TAREAS A REALIZAR
1. Traduce al inglés la oración «Lo que existe es el lugar donde alguna vez fuimos felices.», tomada del texto sobre el nacionalismo.
2. Según el texto sobre el nacionalismo, ¿de qué nace el nacionalismo?
3. Prosigue el texto sobre el nacionalismo a partir de su última oración.

-------- PASAJE CITADO

No me interesan demasiado las naciones ni sus atributos, ya sean himnos o banderas. Si nuestro paso por la tierra tuviera algún fin más o menos razonable ¿a quién se le iba a ocurrir ser un patriota catalán, sueco o de la Vall d'Uixó?. Sin embargo, el mundo está lleno de nacionalidades. Unas ya construidas y otras que viven en estado perpetuo de obras, lo que todavía resulta más latoso. Conozco a un tipo que nunca se movió de su casa y ha pertenecido a más de diez países distintos, lo cual no le ha ayudado mucho a sobrellevar la existencia. Hay gente que sólo encuentra sentido a la vida bajo una bandera. Otros, más sensatos, apuestan por el ajedrez, la guitarra española o la poesía de la experiencia, pero están en minoría. El nacionalismo es una forma de depresión más o menos profunda, nace de una carencia. Está claro que todos echamos de menos algo: una casa, la calle donde jugamos de críos, una bicicleta vieja, el libro en el que aprendimos a leer, una voz regañándonos en la cocina para que nos acabemos la merienda... Pero la patria no existe. Es un invento. Lo que existe es el lugar donde alguna vez fuimos felices. Personalmente me fastidia un rato que el Estado, la policía o María Santísima venga a meter las narices en ese lugar.

----------------
-------- FILAS PROPORCIONADAS

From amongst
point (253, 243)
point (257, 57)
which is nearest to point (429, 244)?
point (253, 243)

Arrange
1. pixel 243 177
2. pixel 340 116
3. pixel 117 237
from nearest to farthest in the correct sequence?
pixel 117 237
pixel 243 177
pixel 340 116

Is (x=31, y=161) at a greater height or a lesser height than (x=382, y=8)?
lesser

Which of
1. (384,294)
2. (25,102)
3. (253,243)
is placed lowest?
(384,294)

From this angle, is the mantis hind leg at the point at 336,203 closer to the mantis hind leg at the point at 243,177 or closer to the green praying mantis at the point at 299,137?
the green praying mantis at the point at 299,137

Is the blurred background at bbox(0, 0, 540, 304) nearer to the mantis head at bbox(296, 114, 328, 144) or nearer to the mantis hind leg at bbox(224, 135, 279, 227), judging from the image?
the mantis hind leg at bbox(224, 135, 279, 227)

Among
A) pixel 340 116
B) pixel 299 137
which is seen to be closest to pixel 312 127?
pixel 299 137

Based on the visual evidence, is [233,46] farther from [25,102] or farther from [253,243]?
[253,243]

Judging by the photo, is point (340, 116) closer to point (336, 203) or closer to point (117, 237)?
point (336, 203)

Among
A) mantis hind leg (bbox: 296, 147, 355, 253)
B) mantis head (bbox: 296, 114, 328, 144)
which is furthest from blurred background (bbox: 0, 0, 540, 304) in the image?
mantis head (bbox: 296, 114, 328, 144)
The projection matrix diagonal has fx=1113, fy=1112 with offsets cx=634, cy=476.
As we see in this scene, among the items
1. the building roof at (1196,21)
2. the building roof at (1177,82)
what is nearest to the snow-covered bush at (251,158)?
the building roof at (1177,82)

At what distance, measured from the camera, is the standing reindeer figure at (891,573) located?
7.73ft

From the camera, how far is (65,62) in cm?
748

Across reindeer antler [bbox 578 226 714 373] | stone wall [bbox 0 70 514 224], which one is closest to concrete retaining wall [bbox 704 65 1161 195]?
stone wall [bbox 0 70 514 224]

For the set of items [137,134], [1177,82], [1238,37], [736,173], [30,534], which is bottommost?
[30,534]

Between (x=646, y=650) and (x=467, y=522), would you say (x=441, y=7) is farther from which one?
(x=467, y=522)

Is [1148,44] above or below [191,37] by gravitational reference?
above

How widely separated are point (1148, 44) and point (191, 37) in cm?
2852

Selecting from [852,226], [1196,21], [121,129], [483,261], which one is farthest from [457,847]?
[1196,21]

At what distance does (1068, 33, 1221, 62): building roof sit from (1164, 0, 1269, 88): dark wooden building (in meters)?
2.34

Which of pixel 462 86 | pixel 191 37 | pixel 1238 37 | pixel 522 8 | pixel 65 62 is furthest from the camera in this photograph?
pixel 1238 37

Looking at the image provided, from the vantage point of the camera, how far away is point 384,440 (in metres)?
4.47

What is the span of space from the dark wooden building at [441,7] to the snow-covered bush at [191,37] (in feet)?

----------------

RESPUESTAS POR TAREA
1. What exists is the place where we were once happy.

2. Nace de una carencia.

3.
A Nicolás Sarkozy, sin embargo, le apetece profundizar en la materia. La semana pasada lanzó un debate sobre la identidad nacional de Francia. Vaya por delante que una república es una cosa muy seria, un equilibrio de derechos y obligaciones, derivados de aquella revolución ilustrada de hace un par de siglos y que además tienen el mejor himno del planeta, capaz de poner firmes hasta al enemigo, como demostró Víctor Làzslo en Casablanca. Si hay un país en el que no parece necesario reavivar el sentimiento de pertenencia es Francia, donde en la fachada de cada liceo ondea con toda naturalidad la bandera de la República. Sin embargo, el solo planteamiento de la encuesta, mosquea. Con tanto amor a La France, a cualquiera le dan ganas de proclamarse finlandés o hacerse el sueco.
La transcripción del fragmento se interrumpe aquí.